This blog is a response to an article http://theotherjournal.com/2014/03/03/naked-and-ashamed-women-and-evangelical-purity-culture/ about the residual effects of purity culture. A Christian sub-culture designed to help teens wait until marriage to have sex.
Writing about sexuality is difficult. Sex is personal. We are all products of sexuality. But what kind of sexuality? When we start talking about sex some eyes glaze over and others light up. Its simultaneously a topic we greatly desire to talk about, and a topic we avoid talking about altogether. Talking about sex means taking risks. We risk exposing ourselves: our thoughts, fears, anxieties, pains, scars, hopes, joys, desires for the present and desire for the future. We risk a core part of ourselves when we honestly talk about sex. And we should. We should risk, and we should honestly talk.
This blog will be my honest thoughts and experiences about sex. About purity culture. About the sex industry. About what I believe it means to be human. For in talking about sexuality we should be engaging our entire person, all of our facilities, not just our private parts. Where the culture of purity and the surrounding culture of sexuality both fail is in the engagement of the whole self in the process. We like to divide bodies and minds from each other, we like to compartmentalize our actions. This is wrong, so wrong. It's why people from both sides of the debate have scars. It's why we both need healing.
As a middle schooler, I discovered the world of self stimulation. Without anyone telling me otherwise, I felt like something was missing. But being my logical middle school self I didn't care, self stimulation was fun, at least for a while. What I began to hear at church was that self stimulation had long lasting ramifications: it would later impact my sex life in marriage, it had the power to taint my friendships. The only way to prevent all of this was to stop.
That was the message. Stop. Don't. Focus your mind on something else, don't allow yourself to look at a woman with lust in your heart. Too simple and too complex words of wisdom for a middle school kid. Yet somehow, a middle schooler pulled it off. In the transition between 8th grade and high school I said no. Without external intervention. I didn't have an accountability partner. All I had was the desire to have pure friendships that weren't going to be tainted by my sexuality getting out of control. I took personal responsibility and made it happen. It wasn't easy. I watched a lot of friends fail. I felt for them, because I knew how difficult the fight is; no one faults an athlete for coming up short. I didn't fault their mistakes. I faulted them for hiding the truth.
I completed high school and college without self stimulation. Without having had sex. Without having my first kiss. Looking back at the photos and the memories, they were truly blessed. I have no regrets about the decision I made to keep my body and my mind pure. Looking back at high school, I did not date. I'm glad I spent time in co-ed groups creating memories I will cherish for the rest of my life. I stepped into the dating scene in college, this is where I have regrets.
One doesn't make it through multiple years of purity without having formed a few habits. The most notable habit I had was not liking being touched. I hated it. Even as I say that, I was also the kind of person you could get a big enthusiastic hello hug from. Only my church friends got to see that side of me, I didn't trust the outside world with that kind of familiarity. I was also a wrestler. This is where we encounter our first form of division, and its the most important division to understand. Touches, although physically experienced the same way, are not the same.

→ Actions to take:
1 > According to the purity culture blog post, what was the writer's most notable habit after years of purity?
2 > Write the next part of the blog post on purity culture, picking up after its final sentence.

Spatial reasoning entries:
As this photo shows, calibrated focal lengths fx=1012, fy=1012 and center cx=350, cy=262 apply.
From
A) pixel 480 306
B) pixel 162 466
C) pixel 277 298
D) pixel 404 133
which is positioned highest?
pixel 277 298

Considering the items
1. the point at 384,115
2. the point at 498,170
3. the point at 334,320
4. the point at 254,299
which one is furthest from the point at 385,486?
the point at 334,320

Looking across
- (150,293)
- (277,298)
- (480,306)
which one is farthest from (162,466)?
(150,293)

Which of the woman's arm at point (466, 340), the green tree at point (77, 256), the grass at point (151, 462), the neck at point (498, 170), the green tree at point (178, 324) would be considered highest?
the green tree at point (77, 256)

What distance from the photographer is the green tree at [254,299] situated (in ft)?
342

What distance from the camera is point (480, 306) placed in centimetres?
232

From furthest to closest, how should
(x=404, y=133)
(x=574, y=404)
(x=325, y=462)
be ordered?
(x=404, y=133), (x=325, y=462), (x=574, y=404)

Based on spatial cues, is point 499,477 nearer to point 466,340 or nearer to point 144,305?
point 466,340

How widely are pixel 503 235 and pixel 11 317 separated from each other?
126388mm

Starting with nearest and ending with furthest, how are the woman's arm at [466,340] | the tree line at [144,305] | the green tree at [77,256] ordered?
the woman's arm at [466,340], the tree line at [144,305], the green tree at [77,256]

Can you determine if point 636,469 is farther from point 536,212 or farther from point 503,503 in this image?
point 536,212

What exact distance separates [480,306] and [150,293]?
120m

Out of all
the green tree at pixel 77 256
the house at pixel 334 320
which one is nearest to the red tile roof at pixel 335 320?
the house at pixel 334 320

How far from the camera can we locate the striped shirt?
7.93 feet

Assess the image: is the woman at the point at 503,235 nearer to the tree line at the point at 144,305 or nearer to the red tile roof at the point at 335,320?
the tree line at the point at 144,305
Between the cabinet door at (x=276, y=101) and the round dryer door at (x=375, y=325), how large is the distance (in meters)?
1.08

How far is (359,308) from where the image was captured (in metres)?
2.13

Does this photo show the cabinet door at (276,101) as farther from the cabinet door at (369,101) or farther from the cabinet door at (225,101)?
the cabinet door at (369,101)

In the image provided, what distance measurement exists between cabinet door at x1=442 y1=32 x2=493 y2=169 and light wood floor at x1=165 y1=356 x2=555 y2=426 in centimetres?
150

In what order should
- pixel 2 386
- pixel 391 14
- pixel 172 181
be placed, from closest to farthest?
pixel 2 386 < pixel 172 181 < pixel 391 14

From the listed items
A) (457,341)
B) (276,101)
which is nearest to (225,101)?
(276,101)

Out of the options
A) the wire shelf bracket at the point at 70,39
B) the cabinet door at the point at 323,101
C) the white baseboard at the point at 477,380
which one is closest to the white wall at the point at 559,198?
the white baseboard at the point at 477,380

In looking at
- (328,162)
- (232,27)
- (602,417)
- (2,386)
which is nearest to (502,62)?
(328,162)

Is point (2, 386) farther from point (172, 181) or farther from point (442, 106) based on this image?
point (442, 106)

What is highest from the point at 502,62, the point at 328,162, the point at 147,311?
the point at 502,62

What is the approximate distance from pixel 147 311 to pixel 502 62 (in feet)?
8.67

→ Task responses:
1 > Not liking being touched.

2 >
From a physical standpoint, our bodies have one nervous system. This system reports pleasure and pain in exactly the same way: electrical signals. The brain interprets the signal to determine whether or not the touch was pleasurable or painful. Culturally, we have areas we do not often touch and when we touch these areas we often interpret these signals as sexual. As a wrestler I turned off the culture. You touched what you had to in order to win. It wasn't dirty or gross, you just had to do what you had to do within the acceptable movements to win. I carried this mentality with me when I became a cheer leading base. You touched what you had to touch and looked where you needed to look in order to keep your flyer safe. It wasn't about where your hands went. I knew this, and most of my flyers knew this. Some of the time they forgot and were weirded out. It happens. My focus was always the team, it was always success, it was always safety. When I wrestled and when I cheered I didn't have issues with touch. Outside of those arenas it was a different story. Unless I turned it off.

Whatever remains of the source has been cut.